O hakiki bir vatanseverdi. Her durumda Rabbine şükreden, azla yetinip isyanı aklından geçirmeyen koca bir yürek… Sinemacı olmayı hayal eden Ferdi Tayfur’a, Allah yalnızca sinemayı değil, sahneyi ve halkın gönlüne girmeyi de nasip etti. Beyninde emboli atması gibi zorlukları bile Rabbimin kendisine verdiği bir mükafat olarak görüp haline şükretti. İşte MHP Genel Başkanı Sayın Devlet Bahçeli’nin samimi taziye mesajında anlattığı Ferdi Tayfur, bu yüzden hepimiz için bir değerdir..
“Şarkılarında Yaşanan Hayat Vardı”
Ferdi Tayfur, şarkılarında hayatın en saf duygularını, en gerçekçi yönlerini yansıtan bir sanatçıydı. Onun eserleri, bir dönemin dertlerine tercüman olmuş, nesiller boyunca umutların ve hayal kırıklıklarının sesi olmayı başarmıştı. “Ben de Özledim”, “Çeşme” ve “Huzurum Kalmadı” gibi ölümsüz parçaları, yalnızca birer melodi değil; bir yaşam felsefesi, bir dönemin duygusal tarihiydi.
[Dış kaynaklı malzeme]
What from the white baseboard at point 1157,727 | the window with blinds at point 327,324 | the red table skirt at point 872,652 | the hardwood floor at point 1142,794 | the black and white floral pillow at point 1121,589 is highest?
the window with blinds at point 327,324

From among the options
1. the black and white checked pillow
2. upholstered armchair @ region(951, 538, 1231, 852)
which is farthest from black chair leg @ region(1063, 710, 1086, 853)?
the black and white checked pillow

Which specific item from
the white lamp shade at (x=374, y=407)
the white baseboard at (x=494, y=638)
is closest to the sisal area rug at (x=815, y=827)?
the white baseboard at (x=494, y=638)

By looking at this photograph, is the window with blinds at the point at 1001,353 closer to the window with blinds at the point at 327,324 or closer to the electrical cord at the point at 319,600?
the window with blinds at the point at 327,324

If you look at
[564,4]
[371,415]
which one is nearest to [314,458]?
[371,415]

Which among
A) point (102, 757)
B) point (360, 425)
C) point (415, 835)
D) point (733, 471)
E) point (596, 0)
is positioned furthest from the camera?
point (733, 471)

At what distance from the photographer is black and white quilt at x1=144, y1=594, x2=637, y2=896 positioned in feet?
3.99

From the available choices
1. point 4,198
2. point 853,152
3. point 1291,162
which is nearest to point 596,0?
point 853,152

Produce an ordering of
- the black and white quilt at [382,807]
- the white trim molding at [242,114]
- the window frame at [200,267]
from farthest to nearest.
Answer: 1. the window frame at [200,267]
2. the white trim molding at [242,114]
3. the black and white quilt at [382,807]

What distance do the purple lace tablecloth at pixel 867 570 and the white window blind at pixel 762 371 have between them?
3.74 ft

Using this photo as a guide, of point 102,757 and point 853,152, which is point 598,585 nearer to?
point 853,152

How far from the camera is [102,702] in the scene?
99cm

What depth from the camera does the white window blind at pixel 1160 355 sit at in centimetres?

Ferdi Tayfur’un şarkıları, insanların en derin yaralarını saran birer dost gibi benimsendi.
Herkesin onun şarkılarıyla, filmleriyle ilgili bir anısı vardır illa ki. 80- 90 kuşağı onun müziğiyle büyüdü. Bir önceki kuşak konserlerinde meydanları doldurdu. Sinema salonlarında izledi bizim televizyondan izlediğimiz filmlerini. Kaset, teyp, kasetçalar kültürü bu nesli içine alıyor. Çekmeceler dolusu Ferdi, Orhan, Müslüm basta olmak üzere arabesk kaset.
Teybin kaseti sarması en büyük korkusu olan bizler, bir kalem yardımıyla kaseti tamir etmeyi de çok iyi biliriz. Kasetin içinden çıkan renkli kuşe kağıdında fotoğraflar ve şarkı sözleri olur. Ben onları okumayı çok severdim. Arabesk şarkılardaki söz, müzik ve anlam bütünlüğü son derece fazladır. Öyle olmasa bu kadar yüreklere dokunmazdı. Bu kadar yer etmezdi gönüllerde.
Dükkanlarda arabesk çalardı, dolmuşlarda da öyle. Müzik marketlerde arabesk kasetler cok satardı. Şiir defterleri vardı ve arabesk şarkıların sözleri büyük puntolarla baş sayfalarda yerini alırdı krallar gibi. Yaşam tarzı diyelim, kültür diyelim, atmosfer diyelim. Neyse onun ya tam merkezindeydik ya da kıyısından köşesinden nasiplenirdik.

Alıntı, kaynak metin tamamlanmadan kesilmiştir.